We also note that various 3-hydroxy-3-methylglutaryl-coenzyme A (HMG-CoA) reductase inhibitors (statins) exhibit anti-angiogenic properties, among which treatment doses of pitavastatin have been proven to improve CNV in rats and mice [89,90,117,118]. However, whether statins have a protective effect in wet AMD remains controversial in clinical studies [119]. More clinical research is still needed to evaluate the precise protective effects and optimal dosing strategies of statins in wet AMD. Meanwhile, the anti-angiogenic mechanisms of statins also require further exploration into whether they relate to regulating EC lipid metabolism.

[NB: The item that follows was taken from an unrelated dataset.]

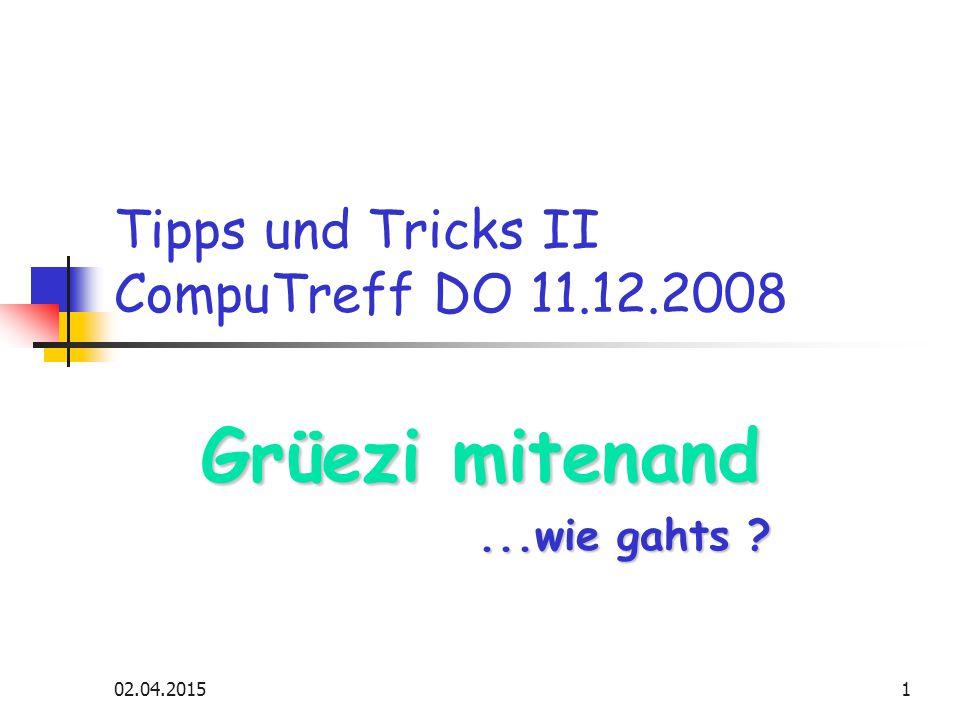 02.04.20151 Tipps und Tricks II CompuTreff DO 11.12.2008 Grüezi mitenand...wie gahts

Overall, targeting key nodes in the regulation of EC lipid metabolism may provide new therapeutic directions for wet AMD. But further optimization of targeted drugs and dosing regimens is still needed before clinical application to achieve better therapeutic effects.

4.4. Targeting Other Metabolic Pathways for Wet AMD Treatment

4.4.1. Pentose Phosphate Pathway

6-Aminonicotinamide (6-AN) is a classic non-competitive inhibitor of the PPP [92]. It is a nicotinamide derivative that acts by interfering with the oxidative phase of the PPP. Specifically, 6-AN can inhibit G6PD, a key enzyme in the oxidative phase of the PPP. G6PD is the main source of cellular NADPH, which is a cofactor required for eNOS to generate NO. A decrease in G6PD activity means reduced levels of available NO in ECs, affecting EC function [91]. Furthermore, tyrosine phosphorylation of G6PD correlates with Akt phosphorylation mediated by VEGF and EC migration [120]. Increased G6PD activity promotes EC proliferation, migration, and tubular structure formation [52,91]. While 6-AN has shown certain anti-angiogenic effects in laboratory research, its effects are non-specific and may affect other cellular metabolic pathways, leading to unpredictable impacts. Further research and clinical validation are needed to evaluate its potential for clinical application.

4.4.2. Glycosylation

VEGFR2 is an important EC growth signaling protein that plays a crucial role in angiogenesis by promoting EC proliferation, migration, and permeability functions [121,122]. Studies have found that VEGFR2 is a highly N-glycosylated receptor protein, and its N-glycosylation status can regulate VEGFR2 ligand binding and downstream signal transduction [57]. Itraconazole is a widely used antifungal drug and recent research has discovered that it has powerful anti-angiogenic activity [93,123,124]. Specifically, itraconazole can cause accumulation of immature N-glycans on VEGFR2, thereby inhibiting VEGFR2 transport and signal transduction and exerting anti-angiogenic biological effects [123]. In laboratory studies, itraconazole demonstrated anti-angiogenic effects in ECs derived from multiple vascular sources [93,94], and its administration in the vitreous cavity effectively suppressed the development of laser-induced CNV in rats [95]. As a glycosylation regulator, the application prospects of itraconazole in wet AMD and other related diseases deserve in-depth research.

4.4.3. Glutaminolysis

GLS plays an important role in regulating EC function and promoting angiogenesis [21,72,96]. Currently, several GLS inhibitors have shown potential anti-angiogenic effects. Among them, 6-Diazo-5-oxo-L-norleucine (DON) is a non-selective GLS inhibitor, while Bis-2-(5-phenylacetamido-1,3,4-thiadiazol-2-yl) ethyl sulfide (BPTES) and CB-839 are more selective GLS1 inhibitors [96]. Studies have found that GLS1 can promote human EC growth and survival through multiple pathways, such as enhancing cell proliferation, migratory ability, and maintaining redox balance, which have been observed in venous, arterial, and microvascular ECs [96]. These GLS/GLS1 inhibitors may inhibit angiogenesis by blocking GLS1 regulation of EC function [96]. Moreover, CB-839 can also weaken postnatal and oxygen-induced vascular growth in a mouse model of retinal pathology [21,125]. Taken together, GLS inhibitors have performed well in preclinical research, but the physiological functions of GLS in normal tissues also require further clarification to avoid unnecessary toxic side effects.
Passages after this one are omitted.